A novel high-fidelity NaV1.6 antibody revealed that over half of the NaV1.6 channels in cardiac myocytes are located within 100 nm of ryanodine receptor Ca2+ release channels.
A novel high-fidelity antibody reveals that NaV1.6 channels are closely associated with ryanodine receptors in cardiac myocytes, providing a structural basis for their potential role in arrhythmogenesis.

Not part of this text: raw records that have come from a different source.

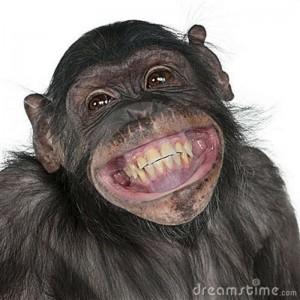 Nosso primo chimpanzé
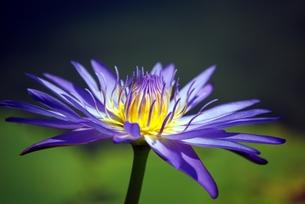 紫色のスイレンの写真素材 [FYI00363185]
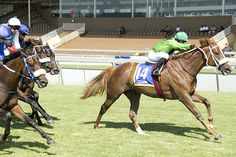 Scottsville 18/02/15 Race 5: FM 76 HANDICAP (F & M) 1400m  Winner: UMOYANA  Ravishing x Gentle Breeze  Bred By: Summerhill Stud (Pty) Ltd.  Owner: Messrs C J J Harrison, M M C Lopes Pereira, F H Phillips and Ms C E Bentley.  Trainer: A J Rivalland  Jockey: Mandla Ntuli   Gold Circle Photo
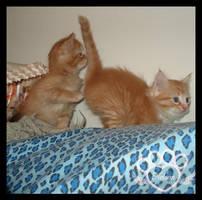 Grand Kittens 15 by AshlieNelson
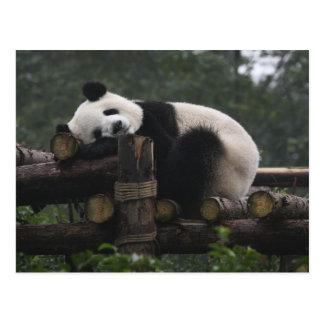 Giant pandas at the Giant Panda Protection & 3 Postcard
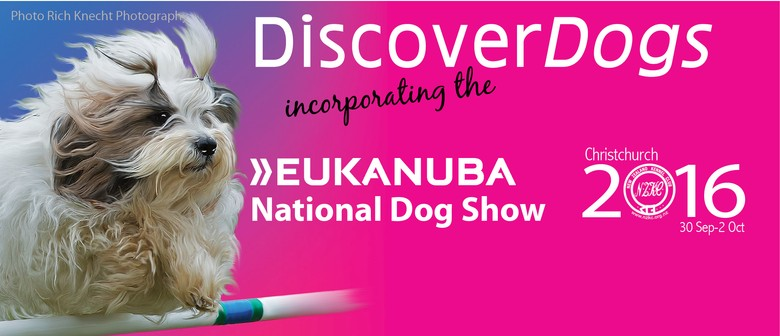 Discover Dogs 2016
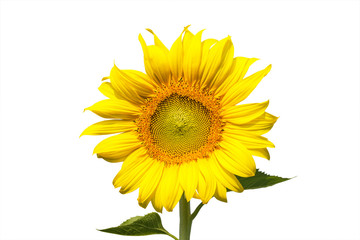 sunflower blooming on white background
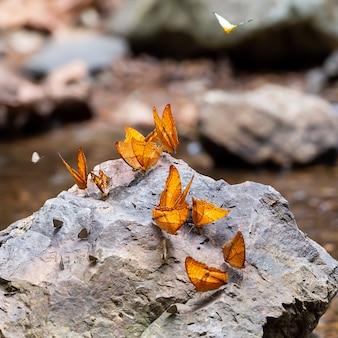 As borboletas estão alimentando minerais ao longo do riacho na floresta tropical.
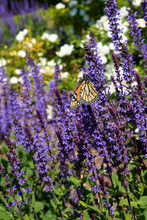 Monarch Butterfly On Purple Sp...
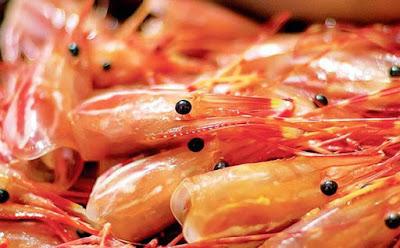 Những bộ phận trên gia cầm và tôm cá có nhiều độc tố không nên ăn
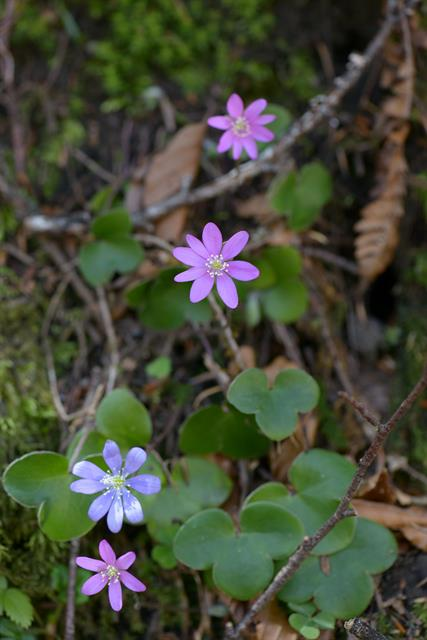Hépatique (Anemone hepatica)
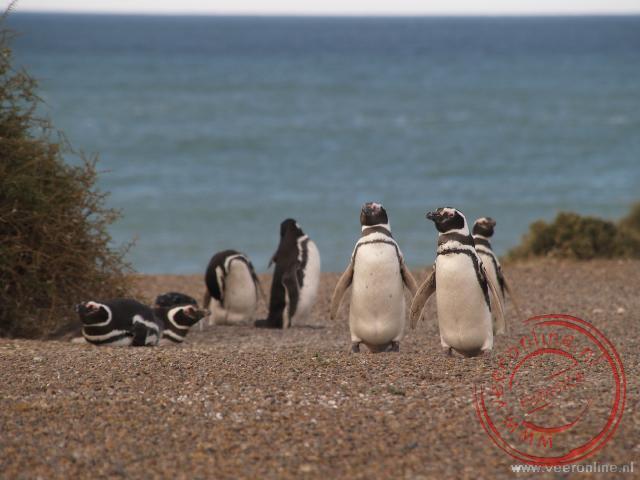 Pinguins op in het natuurgebied Peninsula Valdes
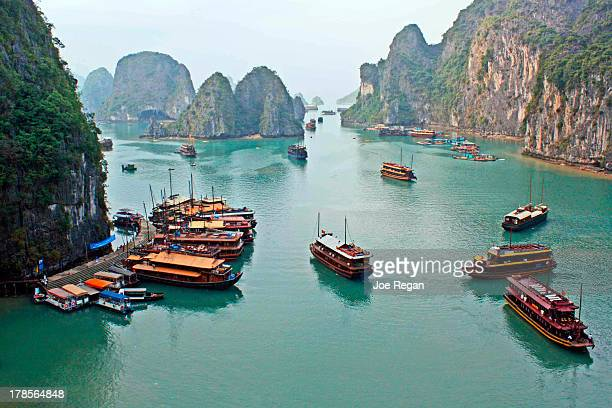 Boats of Halong Bay
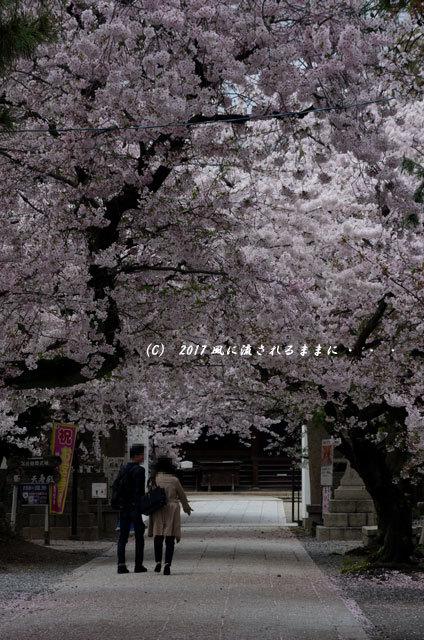 桜の情景 大阪・道明寺天満宮1
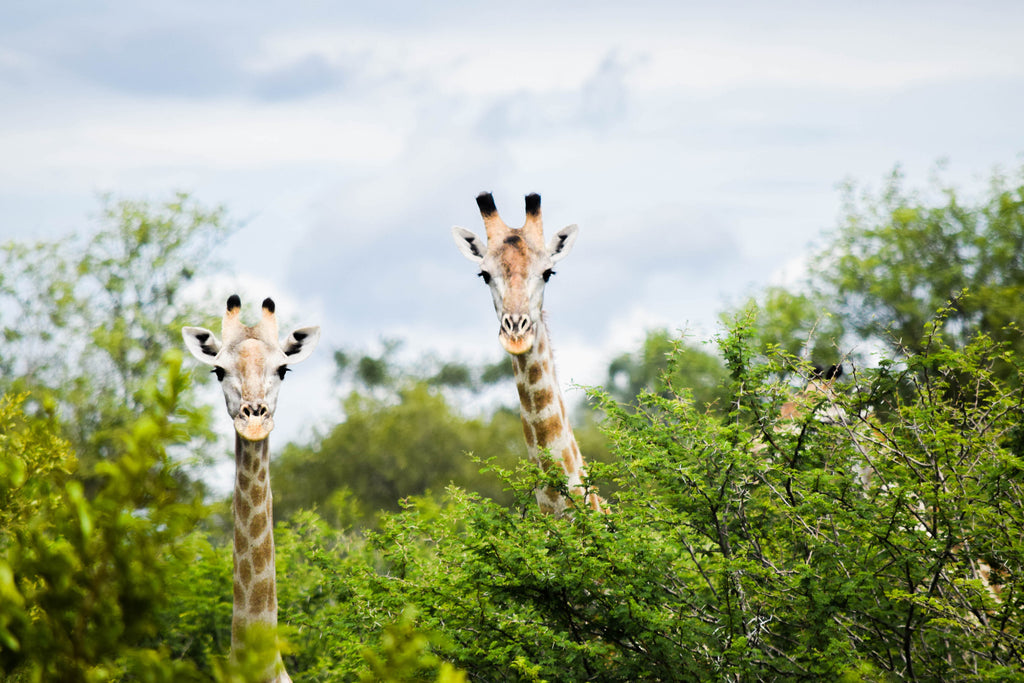 Two Giraffes Photographic Print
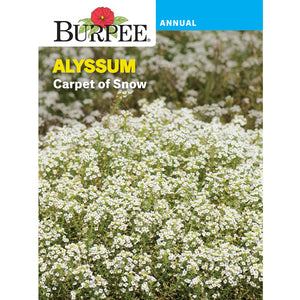 Carpet of Snow Alyssum seed pack
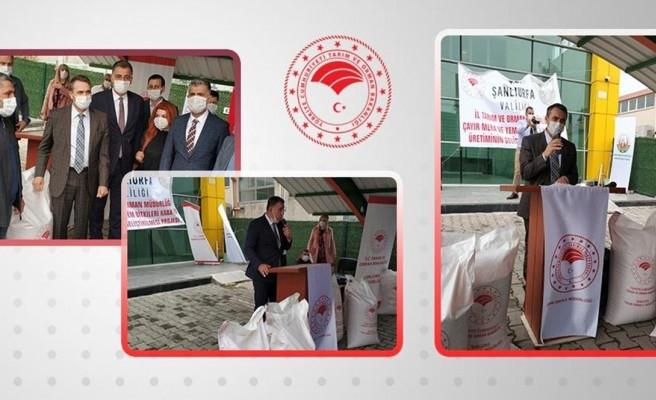 Urfa'da çiftçilere destek: Tohum dağıtıldı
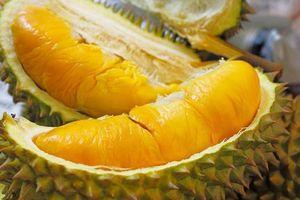 Điểm tên những loại trái cây đặc sản miền sông nước mê mẩn du khách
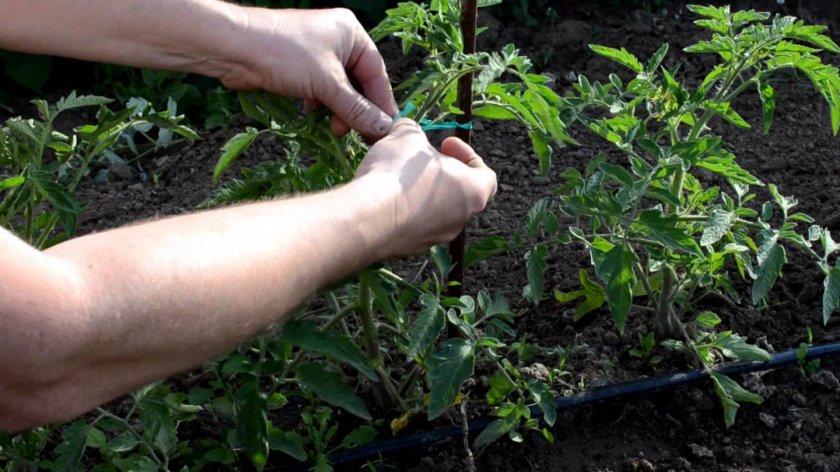Выращивание помидоров торбей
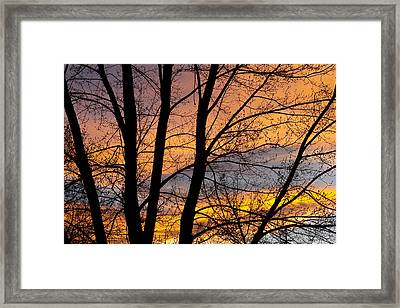 Sunset Through The Tree Silhouette Framed Print by James BO  Insogna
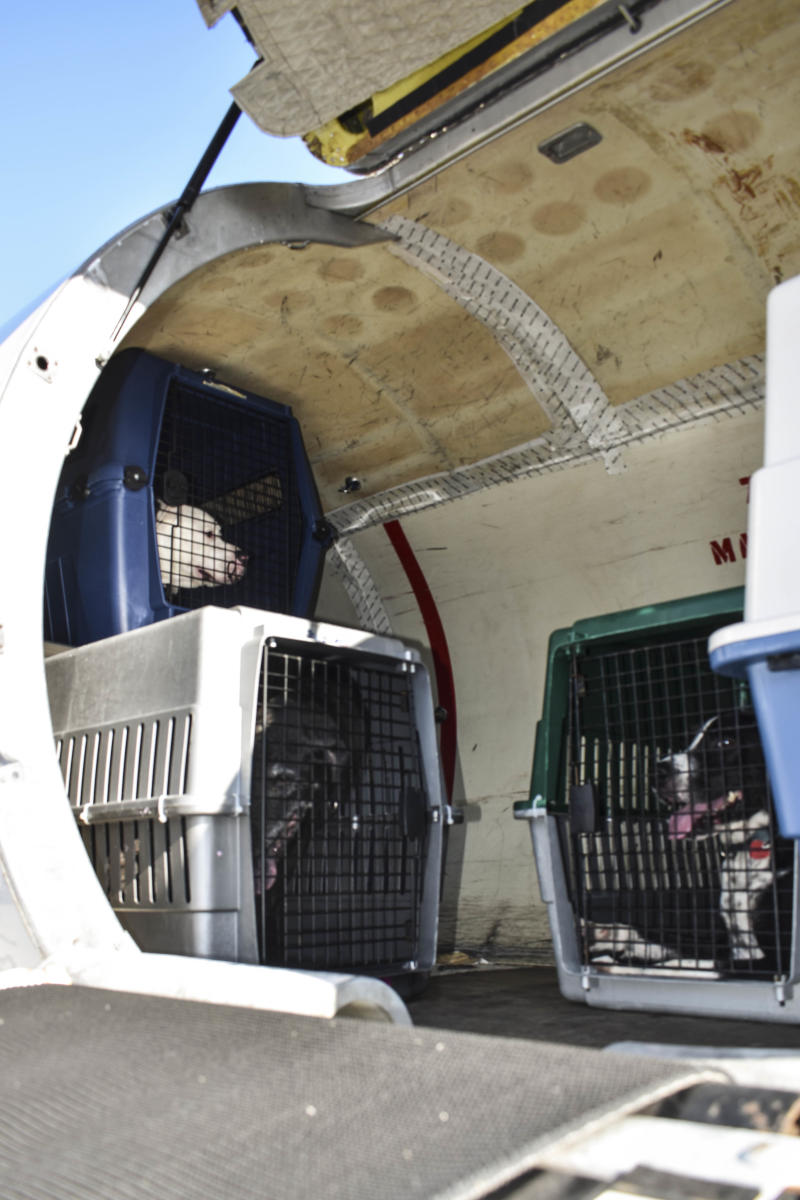 Dogs prepare to fly northeast after being evacuated out of South Florida shelters (HuffPost/Nina Golgowski)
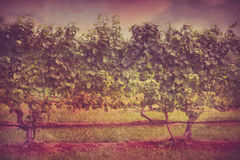 Vineyard Grapes Vintage Royalty Free Stock Image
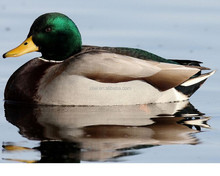 dongguan factory offer foam used duck decoys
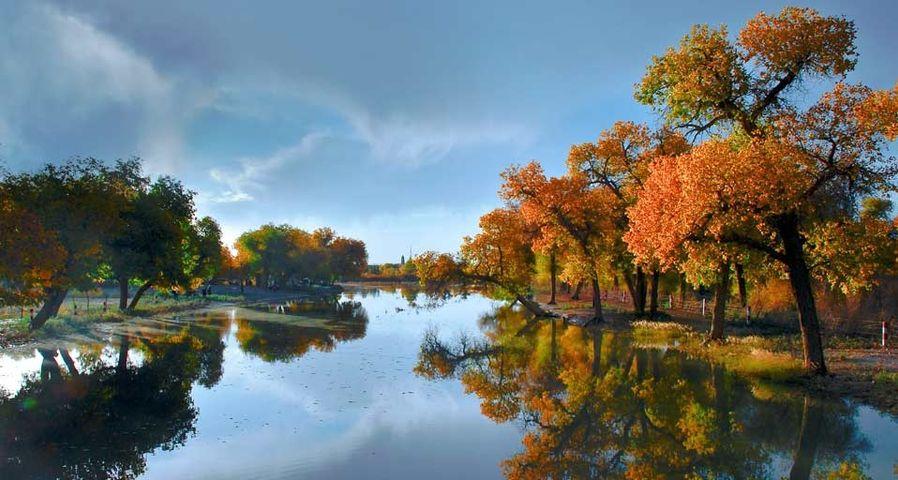 携程&MSN十年旅行摄影大赛作品精选:内蒙古额济纳旗的胡杨林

The voltage-gated sodium channel pore-forming subunit of the neuronal voltage-gated sodium channel (NaV1.6) has recently been found in cardiac myocytes. Emerging studies indicate a role for NaV1.6 in ionic homeostasis as well as arrhythmogenesis. Little is known about the spatial organization of these channels in cardiac muscle, mainly due to the lack of high-fidelity antibodies. Therefore, we developed and rigorously validated a novel rabbit polyclonal NaV1.6 antibody and undertook super-resolution microscopy studies of NaV1.6 localization in cardiac muscle. We developed and validated a novel rabbit polyclonal antibody against a C-terminal epitope on the neuronal sodium channel 1.6 (NaV1.6). Raw sera showed high affinity in immuno-fluorescence studies, which was improved with affinity purification. The antibody was rigorously validated for specificity via multiple approaches. Lastly, we used this antibody in proximity ligation assay (PLA) and super-resolution STochastic Optical Reconstruction Microscopy (STORM) studies, which revealed enrichment of NaV1.6 in close proximity to ryanodine receptor (RyR2), a key calcium (Ca2+) cycling protein, in cardiac myocytes. In summary, our novel NaV1.6 antibody demonstrates high degrees of specificity and fidelity in multiple preparations. It enabled multimodal microscopic studies and revealed that over half of the NaV1.6 channels in cardiac myocytes are located within 100 nm of ryanodine receptor Ca2+ release channels.
Struckman et al. (Tue,) reported a other. Novel rabbit polyclonal NaV1.6 antibody was evaluated on Localization of NaV1.6 in cardiac myocytes. A novel high-fidelity NaV1.6 antibody revealed that over half of the NaV1.6 channels in cardiac myocytes are located within 100 nm of ryanodine receptor Ca2+ release channels.